Dus afgelopen vrijdag reed ik naar een asiel in België, in Houthem onder Antwerpen. Dat asiel had veel kittens, waarvan, volgens de website een paar bij een vrijwilligster in Vleuten zaten. Toen ik belde waren die al weg, maar of ik alsjeblieft naar Houthem wilde komen omdat ze het daar de hoeveelheid kittens bijna niet meer aankonden. Vooruit dan maar, ook al was het twee uur rijden.
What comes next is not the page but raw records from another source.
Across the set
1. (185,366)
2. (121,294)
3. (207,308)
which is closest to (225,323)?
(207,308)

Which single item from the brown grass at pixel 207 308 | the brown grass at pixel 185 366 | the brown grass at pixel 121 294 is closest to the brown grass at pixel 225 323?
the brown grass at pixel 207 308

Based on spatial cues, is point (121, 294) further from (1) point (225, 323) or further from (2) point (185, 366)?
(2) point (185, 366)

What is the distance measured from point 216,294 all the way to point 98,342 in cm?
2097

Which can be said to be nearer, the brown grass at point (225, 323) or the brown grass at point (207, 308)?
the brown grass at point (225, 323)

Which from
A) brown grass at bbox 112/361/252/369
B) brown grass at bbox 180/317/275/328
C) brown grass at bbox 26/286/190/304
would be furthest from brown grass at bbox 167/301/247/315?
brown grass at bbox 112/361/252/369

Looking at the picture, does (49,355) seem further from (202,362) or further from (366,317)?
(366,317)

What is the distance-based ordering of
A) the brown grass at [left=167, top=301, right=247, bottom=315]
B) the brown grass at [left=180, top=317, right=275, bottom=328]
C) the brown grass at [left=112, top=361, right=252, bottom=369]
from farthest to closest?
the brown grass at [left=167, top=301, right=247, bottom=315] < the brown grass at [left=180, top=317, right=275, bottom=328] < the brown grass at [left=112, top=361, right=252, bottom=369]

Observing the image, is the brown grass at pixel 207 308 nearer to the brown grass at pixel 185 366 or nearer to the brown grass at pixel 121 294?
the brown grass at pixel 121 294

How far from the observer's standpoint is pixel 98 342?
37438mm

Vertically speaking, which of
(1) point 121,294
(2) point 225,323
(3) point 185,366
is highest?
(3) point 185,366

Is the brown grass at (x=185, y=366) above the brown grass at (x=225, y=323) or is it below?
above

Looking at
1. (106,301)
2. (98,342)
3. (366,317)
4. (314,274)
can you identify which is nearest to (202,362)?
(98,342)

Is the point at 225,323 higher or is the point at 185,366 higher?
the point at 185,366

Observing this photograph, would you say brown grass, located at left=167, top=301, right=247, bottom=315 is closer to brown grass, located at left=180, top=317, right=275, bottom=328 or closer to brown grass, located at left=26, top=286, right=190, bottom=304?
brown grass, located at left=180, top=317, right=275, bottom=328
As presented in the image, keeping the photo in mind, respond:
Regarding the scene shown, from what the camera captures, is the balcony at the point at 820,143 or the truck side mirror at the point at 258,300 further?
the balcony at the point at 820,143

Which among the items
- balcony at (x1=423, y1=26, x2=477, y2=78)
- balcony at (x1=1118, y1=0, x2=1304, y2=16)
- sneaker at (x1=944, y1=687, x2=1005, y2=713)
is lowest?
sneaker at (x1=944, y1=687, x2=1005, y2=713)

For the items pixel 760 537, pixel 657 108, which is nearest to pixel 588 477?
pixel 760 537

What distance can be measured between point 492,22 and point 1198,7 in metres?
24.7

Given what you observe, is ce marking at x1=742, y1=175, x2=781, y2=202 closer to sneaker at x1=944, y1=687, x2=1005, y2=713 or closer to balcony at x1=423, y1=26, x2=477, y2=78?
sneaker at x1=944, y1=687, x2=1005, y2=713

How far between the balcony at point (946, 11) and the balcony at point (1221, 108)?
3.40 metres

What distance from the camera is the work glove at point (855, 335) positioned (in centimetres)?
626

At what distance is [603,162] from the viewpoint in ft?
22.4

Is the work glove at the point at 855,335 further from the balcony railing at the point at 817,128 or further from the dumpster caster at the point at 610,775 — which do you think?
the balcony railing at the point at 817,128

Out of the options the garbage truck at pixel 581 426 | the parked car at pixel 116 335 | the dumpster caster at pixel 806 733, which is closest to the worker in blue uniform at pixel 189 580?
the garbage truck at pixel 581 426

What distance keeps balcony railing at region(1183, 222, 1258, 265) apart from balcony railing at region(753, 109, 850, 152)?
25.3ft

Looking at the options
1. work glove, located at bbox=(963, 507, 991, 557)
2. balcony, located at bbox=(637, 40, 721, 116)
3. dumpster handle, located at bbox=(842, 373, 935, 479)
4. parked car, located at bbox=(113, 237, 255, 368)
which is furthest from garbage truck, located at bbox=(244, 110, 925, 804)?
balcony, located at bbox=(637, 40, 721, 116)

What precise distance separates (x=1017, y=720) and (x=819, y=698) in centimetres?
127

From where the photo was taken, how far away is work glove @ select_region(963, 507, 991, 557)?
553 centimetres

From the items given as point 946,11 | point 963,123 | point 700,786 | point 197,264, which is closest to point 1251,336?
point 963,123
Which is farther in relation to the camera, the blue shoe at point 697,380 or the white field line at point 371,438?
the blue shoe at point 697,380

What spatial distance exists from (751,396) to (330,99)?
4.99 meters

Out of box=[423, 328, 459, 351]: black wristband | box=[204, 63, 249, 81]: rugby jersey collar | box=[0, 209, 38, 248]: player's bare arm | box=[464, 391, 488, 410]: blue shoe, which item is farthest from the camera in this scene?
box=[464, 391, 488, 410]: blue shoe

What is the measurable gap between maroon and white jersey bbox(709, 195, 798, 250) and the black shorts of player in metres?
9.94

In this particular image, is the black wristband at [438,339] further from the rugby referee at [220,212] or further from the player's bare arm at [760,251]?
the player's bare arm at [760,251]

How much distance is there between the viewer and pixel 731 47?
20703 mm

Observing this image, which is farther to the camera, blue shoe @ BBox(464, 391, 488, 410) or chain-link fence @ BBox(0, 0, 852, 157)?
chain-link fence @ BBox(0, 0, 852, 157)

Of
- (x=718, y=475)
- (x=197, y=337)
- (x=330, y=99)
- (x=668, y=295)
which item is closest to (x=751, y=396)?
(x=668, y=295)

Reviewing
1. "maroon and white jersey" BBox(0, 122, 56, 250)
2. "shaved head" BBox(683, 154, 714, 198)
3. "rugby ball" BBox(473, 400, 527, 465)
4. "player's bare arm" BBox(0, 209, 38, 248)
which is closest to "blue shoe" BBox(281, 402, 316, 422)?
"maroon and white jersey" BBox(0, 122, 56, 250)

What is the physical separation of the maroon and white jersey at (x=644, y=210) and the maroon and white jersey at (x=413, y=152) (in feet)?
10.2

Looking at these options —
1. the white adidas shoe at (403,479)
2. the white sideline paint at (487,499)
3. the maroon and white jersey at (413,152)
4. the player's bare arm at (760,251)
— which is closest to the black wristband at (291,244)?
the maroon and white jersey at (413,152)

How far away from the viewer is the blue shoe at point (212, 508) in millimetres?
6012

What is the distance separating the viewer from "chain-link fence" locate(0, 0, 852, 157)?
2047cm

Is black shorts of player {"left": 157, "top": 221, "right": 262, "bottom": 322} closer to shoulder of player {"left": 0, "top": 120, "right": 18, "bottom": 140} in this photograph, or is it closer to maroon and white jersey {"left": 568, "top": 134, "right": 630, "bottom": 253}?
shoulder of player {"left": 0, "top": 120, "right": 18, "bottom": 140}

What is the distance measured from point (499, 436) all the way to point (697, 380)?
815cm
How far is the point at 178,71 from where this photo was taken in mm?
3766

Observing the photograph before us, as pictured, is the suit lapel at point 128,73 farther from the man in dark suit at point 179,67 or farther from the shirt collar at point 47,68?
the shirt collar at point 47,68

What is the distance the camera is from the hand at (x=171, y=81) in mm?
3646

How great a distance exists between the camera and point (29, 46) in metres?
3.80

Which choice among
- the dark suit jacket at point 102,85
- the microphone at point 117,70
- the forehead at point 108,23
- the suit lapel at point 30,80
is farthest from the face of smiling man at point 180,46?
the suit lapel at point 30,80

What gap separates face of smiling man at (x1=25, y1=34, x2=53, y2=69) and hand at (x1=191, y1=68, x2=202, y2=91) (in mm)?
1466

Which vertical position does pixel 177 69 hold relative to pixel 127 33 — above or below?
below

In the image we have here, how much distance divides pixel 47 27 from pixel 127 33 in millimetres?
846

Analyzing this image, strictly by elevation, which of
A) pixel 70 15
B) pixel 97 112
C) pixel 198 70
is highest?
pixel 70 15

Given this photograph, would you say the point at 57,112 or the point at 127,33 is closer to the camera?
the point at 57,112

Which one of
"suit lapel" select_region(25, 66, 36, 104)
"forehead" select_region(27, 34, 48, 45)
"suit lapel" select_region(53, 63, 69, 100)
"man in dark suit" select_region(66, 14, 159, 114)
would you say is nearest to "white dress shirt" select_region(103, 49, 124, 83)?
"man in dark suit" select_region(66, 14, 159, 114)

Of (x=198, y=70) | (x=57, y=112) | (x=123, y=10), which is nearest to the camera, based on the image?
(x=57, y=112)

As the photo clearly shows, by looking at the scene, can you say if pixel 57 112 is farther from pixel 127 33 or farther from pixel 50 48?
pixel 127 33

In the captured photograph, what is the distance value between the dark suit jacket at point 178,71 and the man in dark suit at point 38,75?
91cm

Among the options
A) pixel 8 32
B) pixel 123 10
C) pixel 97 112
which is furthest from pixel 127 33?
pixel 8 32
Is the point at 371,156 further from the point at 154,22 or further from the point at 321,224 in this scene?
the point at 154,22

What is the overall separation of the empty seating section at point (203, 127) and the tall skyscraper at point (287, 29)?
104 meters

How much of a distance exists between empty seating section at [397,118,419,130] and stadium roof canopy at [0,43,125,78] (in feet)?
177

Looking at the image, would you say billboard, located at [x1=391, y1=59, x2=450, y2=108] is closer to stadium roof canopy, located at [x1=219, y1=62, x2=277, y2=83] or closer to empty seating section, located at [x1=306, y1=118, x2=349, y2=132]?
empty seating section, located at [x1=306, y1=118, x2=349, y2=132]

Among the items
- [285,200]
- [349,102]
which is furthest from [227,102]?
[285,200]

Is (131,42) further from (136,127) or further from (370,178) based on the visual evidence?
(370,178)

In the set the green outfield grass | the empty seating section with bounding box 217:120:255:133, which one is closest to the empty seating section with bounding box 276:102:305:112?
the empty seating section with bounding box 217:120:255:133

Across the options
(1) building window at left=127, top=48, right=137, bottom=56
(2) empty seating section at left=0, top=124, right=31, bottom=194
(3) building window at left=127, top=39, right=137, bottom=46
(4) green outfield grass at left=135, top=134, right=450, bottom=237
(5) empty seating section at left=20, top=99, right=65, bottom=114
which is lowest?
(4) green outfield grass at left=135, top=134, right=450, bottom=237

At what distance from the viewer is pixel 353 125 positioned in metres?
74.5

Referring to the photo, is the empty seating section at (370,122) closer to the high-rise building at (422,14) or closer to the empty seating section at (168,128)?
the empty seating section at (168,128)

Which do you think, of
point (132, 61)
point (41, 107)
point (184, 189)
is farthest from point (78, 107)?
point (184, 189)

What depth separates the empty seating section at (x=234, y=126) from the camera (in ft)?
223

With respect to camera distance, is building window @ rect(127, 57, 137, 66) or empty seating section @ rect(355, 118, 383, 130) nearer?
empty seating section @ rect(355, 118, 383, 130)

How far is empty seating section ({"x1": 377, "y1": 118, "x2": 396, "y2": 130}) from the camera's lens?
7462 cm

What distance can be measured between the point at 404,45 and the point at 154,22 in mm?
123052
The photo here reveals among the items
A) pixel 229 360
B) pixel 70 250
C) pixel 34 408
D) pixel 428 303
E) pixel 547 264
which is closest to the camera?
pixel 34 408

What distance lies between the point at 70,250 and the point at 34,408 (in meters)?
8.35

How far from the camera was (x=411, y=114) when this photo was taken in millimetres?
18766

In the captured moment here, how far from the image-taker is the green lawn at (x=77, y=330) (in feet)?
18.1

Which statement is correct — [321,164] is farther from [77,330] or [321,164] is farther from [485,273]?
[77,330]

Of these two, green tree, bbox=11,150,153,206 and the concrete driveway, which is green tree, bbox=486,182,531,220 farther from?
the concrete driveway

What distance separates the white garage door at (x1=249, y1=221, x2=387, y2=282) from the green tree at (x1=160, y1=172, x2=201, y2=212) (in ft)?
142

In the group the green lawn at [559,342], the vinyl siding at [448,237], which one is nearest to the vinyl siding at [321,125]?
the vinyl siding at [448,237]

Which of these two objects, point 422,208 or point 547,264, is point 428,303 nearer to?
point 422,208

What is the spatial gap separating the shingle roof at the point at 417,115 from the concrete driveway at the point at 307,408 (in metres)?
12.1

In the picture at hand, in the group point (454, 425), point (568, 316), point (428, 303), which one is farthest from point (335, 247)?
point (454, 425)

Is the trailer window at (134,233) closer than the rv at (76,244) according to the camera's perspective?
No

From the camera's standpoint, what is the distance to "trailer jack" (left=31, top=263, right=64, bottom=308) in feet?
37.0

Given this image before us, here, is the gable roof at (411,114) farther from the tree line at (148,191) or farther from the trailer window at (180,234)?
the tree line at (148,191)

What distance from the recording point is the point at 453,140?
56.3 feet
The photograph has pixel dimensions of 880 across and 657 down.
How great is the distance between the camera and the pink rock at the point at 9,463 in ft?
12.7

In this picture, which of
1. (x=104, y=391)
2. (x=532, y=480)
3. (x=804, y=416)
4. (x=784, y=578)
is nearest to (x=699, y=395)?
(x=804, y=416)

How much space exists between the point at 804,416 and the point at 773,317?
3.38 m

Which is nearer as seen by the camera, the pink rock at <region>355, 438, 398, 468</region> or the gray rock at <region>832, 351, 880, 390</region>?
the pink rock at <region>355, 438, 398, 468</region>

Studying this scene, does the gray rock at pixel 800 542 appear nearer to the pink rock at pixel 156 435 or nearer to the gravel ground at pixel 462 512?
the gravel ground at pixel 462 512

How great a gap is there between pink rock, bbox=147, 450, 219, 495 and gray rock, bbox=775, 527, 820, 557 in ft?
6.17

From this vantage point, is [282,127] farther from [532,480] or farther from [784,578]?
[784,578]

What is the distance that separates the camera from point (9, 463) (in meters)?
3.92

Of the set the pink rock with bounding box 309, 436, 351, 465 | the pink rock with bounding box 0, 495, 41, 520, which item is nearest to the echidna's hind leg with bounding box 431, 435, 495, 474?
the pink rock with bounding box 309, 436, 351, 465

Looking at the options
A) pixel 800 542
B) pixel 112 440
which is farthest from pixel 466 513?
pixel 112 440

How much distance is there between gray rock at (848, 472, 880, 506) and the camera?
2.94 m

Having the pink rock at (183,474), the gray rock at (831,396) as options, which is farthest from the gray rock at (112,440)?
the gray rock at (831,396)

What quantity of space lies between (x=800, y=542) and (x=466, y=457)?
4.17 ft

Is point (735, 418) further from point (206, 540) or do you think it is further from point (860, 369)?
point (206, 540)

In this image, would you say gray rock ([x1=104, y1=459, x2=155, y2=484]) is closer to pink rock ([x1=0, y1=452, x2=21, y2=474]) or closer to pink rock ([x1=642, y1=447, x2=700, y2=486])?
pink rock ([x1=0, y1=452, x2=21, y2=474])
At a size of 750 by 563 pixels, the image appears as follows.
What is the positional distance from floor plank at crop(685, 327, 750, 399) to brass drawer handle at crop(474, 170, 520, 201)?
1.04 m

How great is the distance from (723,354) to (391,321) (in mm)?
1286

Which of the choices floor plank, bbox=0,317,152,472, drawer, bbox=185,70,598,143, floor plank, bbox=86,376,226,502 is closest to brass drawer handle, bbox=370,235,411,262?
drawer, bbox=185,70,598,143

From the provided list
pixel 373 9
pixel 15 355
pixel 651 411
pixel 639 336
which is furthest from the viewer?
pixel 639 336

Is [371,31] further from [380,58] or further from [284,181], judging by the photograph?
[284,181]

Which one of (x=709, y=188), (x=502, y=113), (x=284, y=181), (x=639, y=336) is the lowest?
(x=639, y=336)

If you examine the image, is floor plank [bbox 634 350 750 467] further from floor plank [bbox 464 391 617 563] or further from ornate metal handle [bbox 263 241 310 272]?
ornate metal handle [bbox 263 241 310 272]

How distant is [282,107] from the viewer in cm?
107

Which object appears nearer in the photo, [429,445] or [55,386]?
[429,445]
Daar zat een mooi rustig klein katje, beetje langharig, dat vanuit haar hokje naar me mauwde en haar oogjes dichtkneep, de poezenmanier om te zeggen "zullen we vriendjes zijn?" Ze was samen met haar zusje gevonden ergens bij Neerpelt, zonder moeder. Om een lang verhaal kort te maken: ik heb ze allebei maar meegenomen. Zusjes moet je niet uit elkaar halen.


Een klein charmeurtje dat nog niet xhyyxzzzzzzzzz heeft geleerd dat ze niet over het toetsenbord van de computer mag lopen.

En haar kleine zusje.

En nu? Nu hollen ze achter elkaar aan door het huis. Er is al iets aan scherven gegaan, ze springen af en toe onverhoeds in mijn broekspijp, ze snuffelen heel voorzichtig aan Tani die voorzichtig terugsnuffelt. Je kunt merken dat ze geen moederpoes hebben: ze stinken een klein beetje want ze zijn al een tijdje niet grondig gewassen. Ze vinden die grote poes Tani vreselijk spannend, maar kunnen daar niet lang hun aandacht bij houden want hé, daar zien ze weer iets leuks om mee te spelen.



Ze donderen van de trap want ze hebben nog niet goed geleerd hoe dat moet, traplopen. Ze kijken hoe ik zit te typen, interessant die bewegingen op het toetsenbord! Af en toe zijn ze elkaar kwijt en roepen ze naar elkaar met kleine piepstemmetjes. Eentje kan behoorlijk hard snorren als ik haar oppak. De ander nestelde zich tegen mijn rug toen ik televisie keek. Ik ben bezig namen te verzinnen en verheug me er op dat ze opgroeien tot volwassen katten.